**Short problem:** From the line that includes "Within this presented" to the last line of the data, quote each line precisely; both boundary lines belong in the answer.

>>>>

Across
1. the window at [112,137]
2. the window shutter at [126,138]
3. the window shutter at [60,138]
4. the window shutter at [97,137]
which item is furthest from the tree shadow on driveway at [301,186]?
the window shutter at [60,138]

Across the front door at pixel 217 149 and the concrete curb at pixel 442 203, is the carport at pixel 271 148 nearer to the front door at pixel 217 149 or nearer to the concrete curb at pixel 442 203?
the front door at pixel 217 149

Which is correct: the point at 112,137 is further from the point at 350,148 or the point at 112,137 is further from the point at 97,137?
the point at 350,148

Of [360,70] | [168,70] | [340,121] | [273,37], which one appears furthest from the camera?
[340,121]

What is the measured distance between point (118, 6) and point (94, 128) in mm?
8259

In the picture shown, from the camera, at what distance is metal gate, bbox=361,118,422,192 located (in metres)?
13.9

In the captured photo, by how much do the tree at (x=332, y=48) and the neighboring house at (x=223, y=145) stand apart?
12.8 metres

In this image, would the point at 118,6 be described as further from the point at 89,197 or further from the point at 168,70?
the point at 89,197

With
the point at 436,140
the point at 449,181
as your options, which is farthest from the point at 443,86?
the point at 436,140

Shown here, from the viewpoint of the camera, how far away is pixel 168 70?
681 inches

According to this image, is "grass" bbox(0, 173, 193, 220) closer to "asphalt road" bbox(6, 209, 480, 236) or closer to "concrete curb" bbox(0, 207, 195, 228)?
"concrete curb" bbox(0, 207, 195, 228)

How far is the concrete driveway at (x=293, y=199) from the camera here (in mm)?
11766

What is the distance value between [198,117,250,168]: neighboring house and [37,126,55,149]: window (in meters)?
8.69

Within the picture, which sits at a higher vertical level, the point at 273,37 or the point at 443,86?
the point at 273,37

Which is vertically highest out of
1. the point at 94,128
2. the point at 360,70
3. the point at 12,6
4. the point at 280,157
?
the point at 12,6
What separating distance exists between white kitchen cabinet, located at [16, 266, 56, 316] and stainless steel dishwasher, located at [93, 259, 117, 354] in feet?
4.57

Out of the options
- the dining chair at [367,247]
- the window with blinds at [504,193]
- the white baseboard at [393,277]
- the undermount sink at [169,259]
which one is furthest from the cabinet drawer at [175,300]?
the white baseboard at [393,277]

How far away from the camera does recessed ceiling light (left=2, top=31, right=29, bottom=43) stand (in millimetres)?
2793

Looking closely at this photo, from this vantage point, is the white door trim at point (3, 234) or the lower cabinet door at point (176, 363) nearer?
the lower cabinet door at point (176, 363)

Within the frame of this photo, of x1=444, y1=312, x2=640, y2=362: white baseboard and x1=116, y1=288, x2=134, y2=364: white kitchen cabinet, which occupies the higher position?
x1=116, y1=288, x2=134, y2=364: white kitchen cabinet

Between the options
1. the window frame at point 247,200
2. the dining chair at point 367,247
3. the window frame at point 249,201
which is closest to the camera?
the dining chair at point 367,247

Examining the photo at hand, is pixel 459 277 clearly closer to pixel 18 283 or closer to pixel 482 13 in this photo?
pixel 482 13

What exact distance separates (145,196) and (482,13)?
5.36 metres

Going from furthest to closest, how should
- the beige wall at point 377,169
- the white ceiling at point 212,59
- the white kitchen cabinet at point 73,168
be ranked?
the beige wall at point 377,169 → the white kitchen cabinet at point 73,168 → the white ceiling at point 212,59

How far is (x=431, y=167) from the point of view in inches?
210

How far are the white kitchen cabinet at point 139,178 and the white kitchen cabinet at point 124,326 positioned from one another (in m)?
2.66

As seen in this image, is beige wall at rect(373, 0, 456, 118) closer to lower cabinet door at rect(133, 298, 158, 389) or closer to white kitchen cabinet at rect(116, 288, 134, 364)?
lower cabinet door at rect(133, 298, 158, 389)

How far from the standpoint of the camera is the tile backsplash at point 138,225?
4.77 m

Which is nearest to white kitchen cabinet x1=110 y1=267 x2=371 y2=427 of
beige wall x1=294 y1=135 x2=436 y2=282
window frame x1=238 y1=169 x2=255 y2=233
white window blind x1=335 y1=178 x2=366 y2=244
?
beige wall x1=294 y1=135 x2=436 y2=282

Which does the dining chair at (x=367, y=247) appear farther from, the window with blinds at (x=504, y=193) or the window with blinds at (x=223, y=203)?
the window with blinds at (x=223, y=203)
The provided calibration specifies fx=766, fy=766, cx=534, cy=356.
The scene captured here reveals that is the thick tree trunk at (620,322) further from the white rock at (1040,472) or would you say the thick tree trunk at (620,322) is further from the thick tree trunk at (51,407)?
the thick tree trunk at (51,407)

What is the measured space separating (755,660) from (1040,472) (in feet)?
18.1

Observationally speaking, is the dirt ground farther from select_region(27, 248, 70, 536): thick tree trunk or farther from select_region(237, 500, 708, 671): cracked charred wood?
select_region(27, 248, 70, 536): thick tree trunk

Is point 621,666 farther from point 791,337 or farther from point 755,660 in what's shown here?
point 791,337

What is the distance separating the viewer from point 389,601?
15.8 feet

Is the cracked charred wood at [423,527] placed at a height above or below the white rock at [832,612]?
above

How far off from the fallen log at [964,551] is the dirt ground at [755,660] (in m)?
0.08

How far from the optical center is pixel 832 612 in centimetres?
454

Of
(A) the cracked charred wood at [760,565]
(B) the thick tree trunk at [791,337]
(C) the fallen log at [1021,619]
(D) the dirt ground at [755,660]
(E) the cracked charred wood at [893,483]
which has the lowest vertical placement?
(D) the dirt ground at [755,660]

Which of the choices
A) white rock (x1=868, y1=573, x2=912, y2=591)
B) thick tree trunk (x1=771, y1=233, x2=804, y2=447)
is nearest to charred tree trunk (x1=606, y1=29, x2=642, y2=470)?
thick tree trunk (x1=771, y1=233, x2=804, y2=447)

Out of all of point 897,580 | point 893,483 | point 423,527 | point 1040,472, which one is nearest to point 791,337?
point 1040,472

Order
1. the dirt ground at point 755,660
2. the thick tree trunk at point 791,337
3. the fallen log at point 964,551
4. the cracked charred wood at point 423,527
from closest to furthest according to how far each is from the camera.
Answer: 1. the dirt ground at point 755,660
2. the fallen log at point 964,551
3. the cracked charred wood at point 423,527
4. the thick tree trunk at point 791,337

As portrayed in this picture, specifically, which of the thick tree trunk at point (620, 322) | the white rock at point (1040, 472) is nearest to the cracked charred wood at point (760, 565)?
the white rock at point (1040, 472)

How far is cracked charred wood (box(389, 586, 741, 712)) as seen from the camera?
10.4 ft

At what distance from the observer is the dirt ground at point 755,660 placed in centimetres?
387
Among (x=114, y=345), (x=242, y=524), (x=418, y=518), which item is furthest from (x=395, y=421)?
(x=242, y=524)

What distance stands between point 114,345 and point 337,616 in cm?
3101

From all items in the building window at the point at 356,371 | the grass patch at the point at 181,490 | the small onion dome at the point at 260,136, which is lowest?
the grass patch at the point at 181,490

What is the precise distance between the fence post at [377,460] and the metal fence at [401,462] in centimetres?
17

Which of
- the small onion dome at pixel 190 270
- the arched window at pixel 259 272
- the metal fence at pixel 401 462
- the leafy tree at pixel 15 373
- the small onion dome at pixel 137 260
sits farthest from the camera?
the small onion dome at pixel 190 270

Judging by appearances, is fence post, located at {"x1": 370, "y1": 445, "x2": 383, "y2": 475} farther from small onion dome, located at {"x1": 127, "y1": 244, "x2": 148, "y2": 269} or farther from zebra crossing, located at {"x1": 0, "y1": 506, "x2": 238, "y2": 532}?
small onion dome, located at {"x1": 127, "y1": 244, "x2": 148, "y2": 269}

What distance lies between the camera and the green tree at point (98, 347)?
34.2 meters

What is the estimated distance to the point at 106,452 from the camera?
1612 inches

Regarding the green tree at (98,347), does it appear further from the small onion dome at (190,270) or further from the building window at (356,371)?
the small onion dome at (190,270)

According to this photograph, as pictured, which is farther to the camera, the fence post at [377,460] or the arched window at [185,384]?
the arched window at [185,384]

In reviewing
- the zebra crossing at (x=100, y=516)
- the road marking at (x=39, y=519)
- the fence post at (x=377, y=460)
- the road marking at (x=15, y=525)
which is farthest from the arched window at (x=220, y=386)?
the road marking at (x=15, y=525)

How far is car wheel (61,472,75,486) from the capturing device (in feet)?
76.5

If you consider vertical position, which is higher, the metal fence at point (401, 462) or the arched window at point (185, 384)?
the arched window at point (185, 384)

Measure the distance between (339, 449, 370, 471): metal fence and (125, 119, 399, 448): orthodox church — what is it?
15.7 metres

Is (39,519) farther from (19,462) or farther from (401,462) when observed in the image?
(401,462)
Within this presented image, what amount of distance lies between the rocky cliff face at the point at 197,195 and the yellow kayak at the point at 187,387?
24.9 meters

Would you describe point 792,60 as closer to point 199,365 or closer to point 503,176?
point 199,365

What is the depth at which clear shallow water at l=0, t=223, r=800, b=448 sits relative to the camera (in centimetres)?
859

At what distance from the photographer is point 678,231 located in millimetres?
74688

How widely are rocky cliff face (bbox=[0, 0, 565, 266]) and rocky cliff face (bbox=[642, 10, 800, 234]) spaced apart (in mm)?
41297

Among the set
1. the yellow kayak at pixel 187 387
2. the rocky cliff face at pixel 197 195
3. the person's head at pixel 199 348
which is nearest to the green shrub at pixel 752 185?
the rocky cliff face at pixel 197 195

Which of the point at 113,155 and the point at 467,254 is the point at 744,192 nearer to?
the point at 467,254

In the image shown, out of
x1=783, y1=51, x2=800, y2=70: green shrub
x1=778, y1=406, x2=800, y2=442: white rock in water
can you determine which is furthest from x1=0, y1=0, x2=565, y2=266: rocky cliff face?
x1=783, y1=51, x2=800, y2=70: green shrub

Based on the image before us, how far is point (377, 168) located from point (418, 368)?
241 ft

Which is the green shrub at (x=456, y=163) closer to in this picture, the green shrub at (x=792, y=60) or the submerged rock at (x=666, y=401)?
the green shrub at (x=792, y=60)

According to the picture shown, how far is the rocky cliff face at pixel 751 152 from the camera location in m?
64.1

<<<<

**Solution below:**
Within this presented image, what amount of distance lies between the rocky cliff face at the point at 197,195 and the yellow kayak at the point at 187,387?
24.9 meters

Would you describe point 792,60 as closer to point 199,365 or closer to point 503,176?
point 199,365

What is the depth at which clear shallow water at l=0, t=223, r=800, b=448 sits relative to the camera (in centimetres)?
859

At what distance from the photographer is point 678,231 located in millimetres?
74688

How widely are rocky cliff face (bbox=[0, 0, 565, 266]) and rocky cliff face (bbox=[642, 10, 800, 234]) spaced apart (in mm)?
41297

Among the set
1. the yellow kayak at pixel 187 387
2. the rocky cliff face at pixel 197 195
3. the person's head at pixel 199 348
which is nearest to the green shrub at pixel 752 185?
the rocky cliff face at pixel 197 195

Which of the point at 113,155 and the point at 467,254 is the point at 744,192 nearer to?
the point at 467,254

In the image shown, out of
x1=783, y1=51, x2=800, y2=70: green shrub
x1=778, y1=406, x2=800, y2=442: white rock in water
can you determine which is furthest from x1=0, y1=0, x2=565, y2=266: rocky cliff face?
x1=783, y1=51, x2=800, y2=70: green shrub

Based on the image before us, how far is point (377, 168) located from point (418, 368)?
241 ft

Which is the green shrub at (x=456, y=163) closer to in this picture, the green shrub at (x=792, y=60) or the submerged rock at (x=666, y=401)?
the green shrub at (x=792, y=60)

According to the picture shown, how far is the rocky cliff face at pixel 751 152 from the camera location in m?
64.1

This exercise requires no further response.